If one could not already tell from my previous blog posts, I am a firm believer in the idea that things are what you make of them.  As someone who was born in 1991, a time when computers and technology were really starting to advance, I have had my fair share of experiences with replicas of “art” rather than the real deal.  I have seen pictures, videos, printed copies, recordings, and many other forms of reproduced work on a daily basis practically since I was born.  From where I stand, I feel that the accessibility of art, although reproduced, has brought joy to my life.  I use pictures and posters and tapestries to decorate my room, and I am glad to have access to these types of things so that I can surround myself with what I consider beautiful.  Even though what I am using to decorate my walls are not necessarily originals, I still love to have them.  


At the same time, however, this does not take away from the appreciation I have for live forms of art.  If I want to be in the presence of live, original, organic art, I will go to it.  That is the remarkable thing about living in this time.  There are so many possibilities!  

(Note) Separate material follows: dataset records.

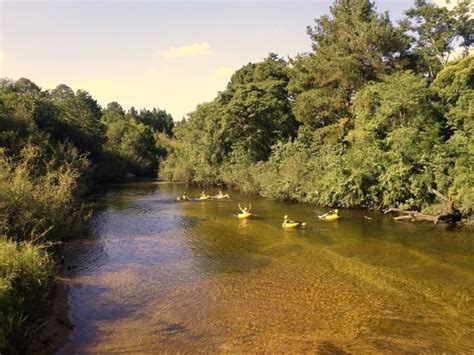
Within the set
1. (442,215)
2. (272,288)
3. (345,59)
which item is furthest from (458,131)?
(272,288)

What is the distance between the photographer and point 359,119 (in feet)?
100

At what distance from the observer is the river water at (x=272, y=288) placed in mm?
10570

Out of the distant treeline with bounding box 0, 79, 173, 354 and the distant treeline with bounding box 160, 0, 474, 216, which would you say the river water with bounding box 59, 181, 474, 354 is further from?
the distant treeline with bounding box 160, 0, 474, 216

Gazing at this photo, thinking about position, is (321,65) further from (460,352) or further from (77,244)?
(460,352)

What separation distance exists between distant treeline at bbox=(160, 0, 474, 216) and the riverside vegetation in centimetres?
10

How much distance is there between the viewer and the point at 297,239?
21266mm

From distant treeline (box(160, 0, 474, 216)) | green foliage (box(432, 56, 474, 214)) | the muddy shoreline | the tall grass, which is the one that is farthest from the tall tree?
the muddy shoreline

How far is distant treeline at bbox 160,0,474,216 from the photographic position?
86.5 feet

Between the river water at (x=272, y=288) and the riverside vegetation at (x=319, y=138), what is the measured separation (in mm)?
2008

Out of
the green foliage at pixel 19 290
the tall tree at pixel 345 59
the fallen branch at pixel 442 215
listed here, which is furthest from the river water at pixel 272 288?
the tall tree at pixel 345 59

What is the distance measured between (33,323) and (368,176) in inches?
913

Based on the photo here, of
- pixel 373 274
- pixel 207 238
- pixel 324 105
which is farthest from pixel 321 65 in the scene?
pixel 373 274

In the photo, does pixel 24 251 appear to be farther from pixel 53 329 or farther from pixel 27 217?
pixel 27 217

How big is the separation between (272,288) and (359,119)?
19.8 m
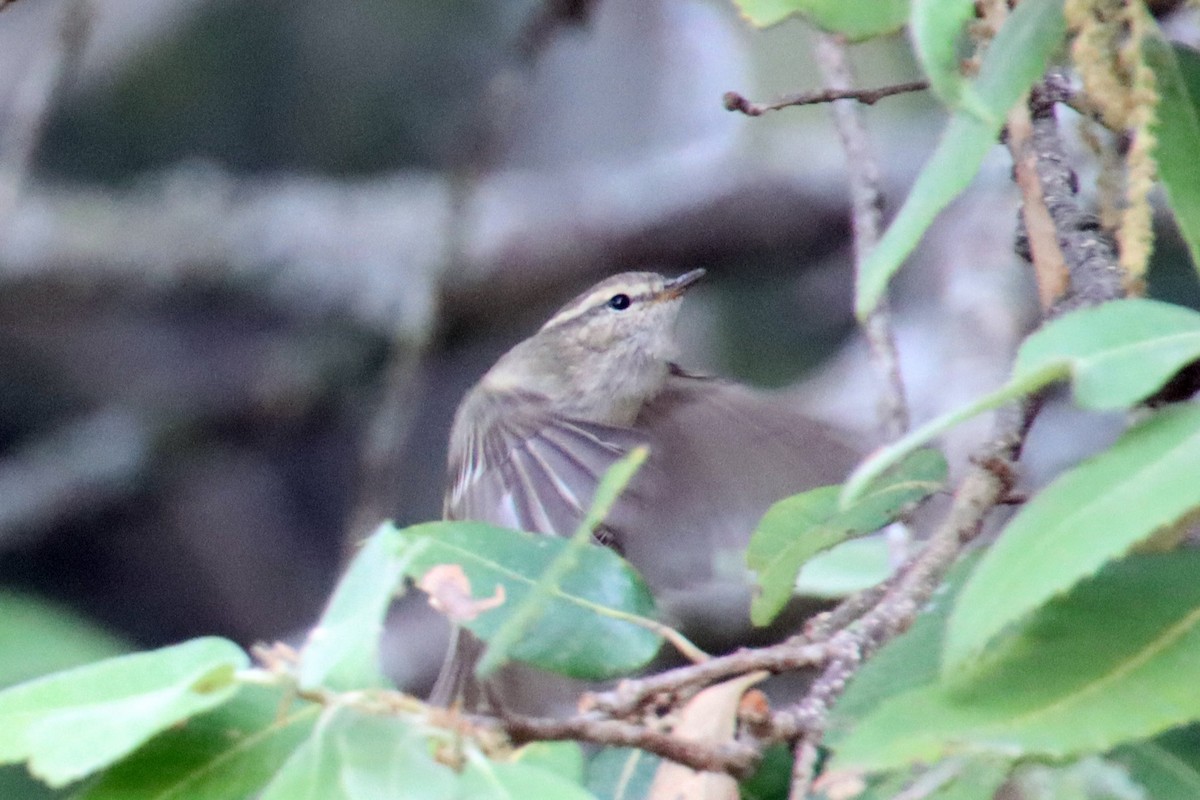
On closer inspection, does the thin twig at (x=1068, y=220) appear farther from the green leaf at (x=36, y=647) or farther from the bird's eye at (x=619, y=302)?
the bird's eye at (x=619, y=302)

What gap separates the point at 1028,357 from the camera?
76cm

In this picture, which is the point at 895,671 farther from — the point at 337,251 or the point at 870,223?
the point at 337,251

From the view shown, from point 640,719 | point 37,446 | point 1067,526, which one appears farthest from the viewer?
point 37,446

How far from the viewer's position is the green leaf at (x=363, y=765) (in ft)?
2.52

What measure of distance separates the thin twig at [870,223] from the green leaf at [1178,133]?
60 cm

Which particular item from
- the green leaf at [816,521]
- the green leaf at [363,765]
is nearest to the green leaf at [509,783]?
the green leaf at [363,765]

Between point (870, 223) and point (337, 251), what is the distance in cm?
240

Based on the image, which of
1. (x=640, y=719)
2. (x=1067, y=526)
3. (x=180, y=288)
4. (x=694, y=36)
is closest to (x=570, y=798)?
(x=640, y=719)

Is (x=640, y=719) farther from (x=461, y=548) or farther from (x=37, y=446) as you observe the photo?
(x=37, y=446)

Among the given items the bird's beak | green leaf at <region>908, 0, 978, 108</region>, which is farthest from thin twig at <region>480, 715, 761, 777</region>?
the bird's beak

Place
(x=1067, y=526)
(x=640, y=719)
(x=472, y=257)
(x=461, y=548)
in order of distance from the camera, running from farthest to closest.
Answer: (x=472, y=257)
(x=461, y=548)
(x=640, y=719)
(x=1067, y=526)

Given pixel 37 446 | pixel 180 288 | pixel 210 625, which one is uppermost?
pixel 180 288

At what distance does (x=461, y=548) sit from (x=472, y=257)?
256 cm

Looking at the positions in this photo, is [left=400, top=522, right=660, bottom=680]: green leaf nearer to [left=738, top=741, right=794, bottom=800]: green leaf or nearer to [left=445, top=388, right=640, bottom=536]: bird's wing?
[left=738, top=741, right=794, bottom=800]: green leaf
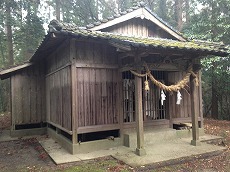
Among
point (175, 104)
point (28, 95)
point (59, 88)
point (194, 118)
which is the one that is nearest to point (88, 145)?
point (59, 88)

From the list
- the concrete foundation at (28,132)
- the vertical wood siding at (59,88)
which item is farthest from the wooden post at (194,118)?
the concrete foundation at (28,132)

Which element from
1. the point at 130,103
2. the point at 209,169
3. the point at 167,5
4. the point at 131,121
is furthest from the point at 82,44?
the point at 167,5

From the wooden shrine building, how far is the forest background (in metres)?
5.24

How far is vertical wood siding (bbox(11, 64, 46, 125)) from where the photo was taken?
11.1 metres

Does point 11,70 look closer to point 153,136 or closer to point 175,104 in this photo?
point 153,136

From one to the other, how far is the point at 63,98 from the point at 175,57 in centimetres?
438

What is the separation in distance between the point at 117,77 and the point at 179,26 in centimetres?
1255

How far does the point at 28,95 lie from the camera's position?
37.3ft

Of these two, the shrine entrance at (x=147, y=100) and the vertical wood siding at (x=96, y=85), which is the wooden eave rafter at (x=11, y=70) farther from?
the shrine entrance at (x=147, y=100)

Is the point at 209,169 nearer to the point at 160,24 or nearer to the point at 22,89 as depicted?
the point at 160,24

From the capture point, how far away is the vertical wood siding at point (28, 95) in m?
11.1

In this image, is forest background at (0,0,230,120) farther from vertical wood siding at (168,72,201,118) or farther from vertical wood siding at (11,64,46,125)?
vertical wood siding at (11,64,46,125)

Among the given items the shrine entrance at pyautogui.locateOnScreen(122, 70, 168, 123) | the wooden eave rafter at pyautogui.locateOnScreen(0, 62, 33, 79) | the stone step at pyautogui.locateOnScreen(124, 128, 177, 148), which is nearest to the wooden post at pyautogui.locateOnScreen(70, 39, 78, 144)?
the stone step at pyautogui.locateOnScreen(124, 128, 177, 148)

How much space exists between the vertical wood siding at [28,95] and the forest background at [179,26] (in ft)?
24.0
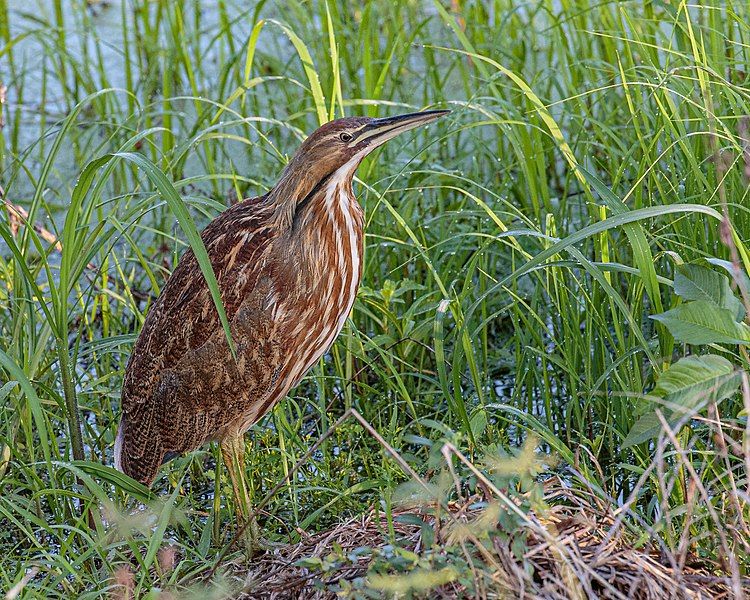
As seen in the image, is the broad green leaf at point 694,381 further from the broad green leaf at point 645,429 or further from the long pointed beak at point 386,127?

As an actor and a person majoring in theater arts, I have a very personal admiration and respect for live art.  Performing onstage is one of the most vulnerable and beautiful experiences that I have had the absolute pleasure of having many times in my life.  Like any other artist or craftsman, performing requires a certain amount of precision, skill, emotion, and energy in order to be considered great.  In this day and age, a patron of the arts has the choice of watching someone perform live or watching them on a screen from the comfort of their own home.  Ultimately, the decision is the viewer’s responsibility and their decision alone.  According to Walter Benjamin, “By making many reproductions it substitutes a plurality of copies for a unique existence.”  In my opinion, it is okay to have the option to either see a picture of the Mona Lisa on google images or to go and see it in persona all its authentic glory.  Personally, I think there is no comparison between seeing a copy of something and seeing the original thing in person.  There is a special aura surrounding an original piece of work that you cannot totally feel from a replica.  Without question, seeing something extraordinary in person is a more special, poignant experience, and, as I already said, the decision is up to the person making it.  

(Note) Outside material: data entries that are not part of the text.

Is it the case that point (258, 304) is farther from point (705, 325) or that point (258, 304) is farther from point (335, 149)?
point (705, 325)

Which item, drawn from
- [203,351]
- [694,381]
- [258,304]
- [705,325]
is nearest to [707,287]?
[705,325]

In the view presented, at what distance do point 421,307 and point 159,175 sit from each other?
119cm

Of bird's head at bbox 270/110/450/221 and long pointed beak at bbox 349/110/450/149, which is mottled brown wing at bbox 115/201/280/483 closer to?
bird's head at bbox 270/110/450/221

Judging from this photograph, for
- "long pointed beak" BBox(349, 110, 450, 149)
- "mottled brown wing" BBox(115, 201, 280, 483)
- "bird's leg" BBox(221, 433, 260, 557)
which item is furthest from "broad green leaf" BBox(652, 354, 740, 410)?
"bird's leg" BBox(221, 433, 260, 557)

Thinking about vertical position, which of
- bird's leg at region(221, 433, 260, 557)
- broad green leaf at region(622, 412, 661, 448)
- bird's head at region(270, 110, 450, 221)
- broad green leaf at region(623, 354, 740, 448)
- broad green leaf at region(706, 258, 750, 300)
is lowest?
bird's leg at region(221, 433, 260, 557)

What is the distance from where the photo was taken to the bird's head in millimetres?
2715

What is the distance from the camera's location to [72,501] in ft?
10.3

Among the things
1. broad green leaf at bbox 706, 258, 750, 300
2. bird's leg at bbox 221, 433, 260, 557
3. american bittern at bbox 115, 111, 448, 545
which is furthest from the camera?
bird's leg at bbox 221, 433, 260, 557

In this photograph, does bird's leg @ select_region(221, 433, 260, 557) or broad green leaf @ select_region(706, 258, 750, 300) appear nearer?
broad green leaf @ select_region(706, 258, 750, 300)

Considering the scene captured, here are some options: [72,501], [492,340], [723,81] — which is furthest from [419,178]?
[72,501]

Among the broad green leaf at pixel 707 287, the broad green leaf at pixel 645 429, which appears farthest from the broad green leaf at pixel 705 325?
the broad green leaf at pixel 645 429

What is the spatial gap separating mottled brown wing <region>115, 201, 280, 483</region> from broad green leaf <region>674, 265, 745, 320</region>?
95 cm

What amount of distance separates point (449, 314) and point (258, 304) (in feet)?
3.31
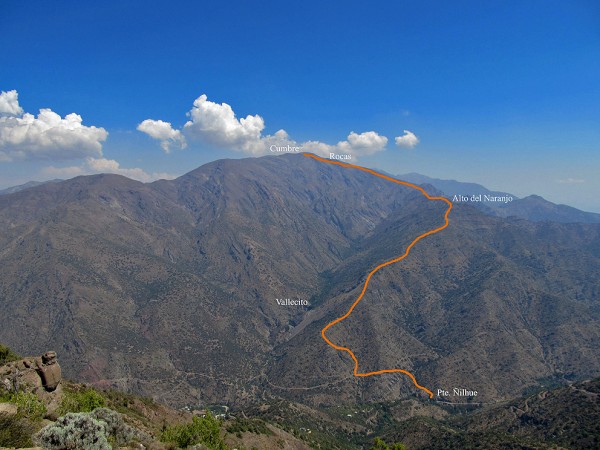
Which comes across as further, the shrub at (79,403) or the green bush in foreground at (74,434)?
the shrub at (79,403)

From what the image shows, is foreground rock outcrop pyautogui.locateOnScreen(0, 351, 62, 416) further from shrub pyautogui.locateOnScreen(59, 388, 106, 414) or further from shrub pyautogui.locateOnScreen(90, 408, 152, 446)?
shrub pyautogui.locateOnScreen(90, 408, 152, 446)

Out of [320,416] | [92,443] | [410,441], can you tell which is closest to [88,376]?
[320,416]

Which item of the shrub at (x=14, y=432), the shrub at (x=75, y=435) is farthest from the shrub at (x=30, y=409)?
the shrub at (x=75, y=435)

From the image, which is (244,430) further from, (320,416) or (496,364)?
(496,364)

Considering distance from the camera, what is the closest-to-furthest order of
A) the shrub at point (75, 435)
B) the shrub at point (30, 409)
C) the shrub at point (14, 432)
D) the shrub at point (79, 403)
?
the shrub at point (14, 432) → the shrub at point (75, 435) → the shrub at point (30, 409) → the shrub at point (79, 403)

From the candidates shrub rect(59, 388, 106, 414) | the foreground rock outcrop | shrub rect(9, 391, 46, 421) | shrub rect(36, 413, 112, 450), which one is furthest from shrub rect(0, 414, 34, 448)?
the foreground rock outcrop

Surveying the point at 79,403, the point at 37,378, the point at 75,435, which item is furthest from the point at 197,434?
the point at 75,435

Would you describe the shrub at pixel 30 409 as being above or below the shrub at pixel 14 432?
below

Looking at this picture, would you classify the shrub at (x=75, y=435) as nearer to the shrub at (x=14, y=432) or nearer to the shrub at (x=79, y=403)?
the shrub at (x=14, y=432)
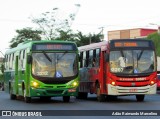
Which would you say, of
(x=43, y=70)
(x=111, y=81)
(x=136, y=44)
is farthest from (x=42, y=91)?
(x=136, y=44)

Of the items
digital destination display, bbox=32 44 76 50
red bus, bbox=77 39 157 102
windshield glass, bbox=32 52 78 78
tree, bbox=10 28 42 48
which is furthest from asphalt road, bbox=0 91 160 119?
tree, bbox=10 28 42 48

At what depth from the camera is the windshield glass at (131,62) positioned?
28125 millimetres

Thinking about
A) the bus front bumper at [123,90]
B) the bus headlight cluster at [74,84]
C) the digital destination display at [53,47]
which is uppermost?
the digital destination display at [53,47]

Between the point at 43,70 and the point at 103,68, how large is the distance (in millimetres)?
3012

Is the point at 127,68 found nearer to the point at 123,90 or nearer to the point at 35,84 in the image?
the point at 123,90

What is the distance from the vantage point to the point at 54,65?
92.5 feet

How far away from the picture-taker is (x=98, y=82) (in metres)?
29.7

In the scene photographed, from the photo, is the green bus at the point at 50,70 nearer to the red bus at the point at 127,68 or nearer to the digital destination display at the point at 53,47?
the digital destination display at the point at 53,47

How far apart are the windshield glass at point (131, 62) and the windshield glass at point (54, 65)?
1895 mm

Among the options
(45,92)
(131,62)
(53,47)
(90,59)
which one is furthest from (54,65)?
(90,59)

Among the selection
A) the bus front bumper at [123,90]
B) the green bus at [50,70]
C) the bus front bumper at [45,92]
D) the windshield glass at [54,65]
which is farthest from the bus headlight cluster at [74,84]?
the bus front bumper at [123,90]

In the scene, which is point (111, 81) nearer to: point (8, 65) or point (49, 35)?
point (8, 65)

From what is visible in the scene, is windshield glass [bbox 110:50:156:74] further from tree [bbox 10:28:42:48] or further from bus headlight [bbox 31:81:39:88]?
tree [bbox 10:28:42:48]

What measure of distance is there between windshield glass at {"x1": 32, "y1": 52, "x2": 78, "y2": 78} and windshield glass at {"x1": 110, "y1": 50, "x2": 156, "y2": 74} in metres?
1.90
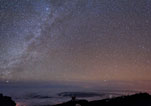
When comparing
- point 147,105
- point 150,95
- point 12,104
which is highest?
point 150,95

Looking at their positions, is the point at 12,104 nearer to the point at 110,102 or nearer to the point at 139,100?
the point at 110,102

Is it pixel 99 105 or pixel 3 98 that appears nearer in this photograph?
pixel 99 105

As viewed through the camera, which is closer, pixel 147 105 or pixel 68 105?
pixel 147 105

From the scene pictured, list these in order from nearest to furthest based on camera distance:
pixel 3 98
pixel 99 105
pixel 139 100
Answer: pixel 139 100 → pixel 99 105 → pixel 3 98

As a society, we need to strike the correct balance between these options and take responsibility for our choices and how we live our lives.  James Fallows reveals how having a computer made his job much easier but also how it negatively affected his health and family life.  Well, since the first step of having a problem is recognizing that one has a problem, Fallows cannot be a victim.  He is aware of what is going on and that it is not good for him, so it is up to him to balance his use of the computer and time spent with his family.  These are my general feelings toward everyone who decides to use technology to enhance their lives.  Too much of anything is bad.


The one thing I sincerely do not know how to feel about is something Scott McCloud explores in his comic.  He talks about how artists who use traditional, old-fashioned techniques are unable to compete with the instantaneous work that a computer can generate.  This causes these artists to be in danger of unemployment, and I truly feel bad about this.  Part of me just says, “Well, that’s just the way it is, and they need to keep evolving and learning if they want to continue to make money with their art.”  But then there is another part of me that feels like it is unfair that these masters of a very difficult craft cannot get a job over someone who uses a computer.  I can only hope that people will support the making of original art without the aid of computers or software, as well as other live forms of art free of major influences from technology.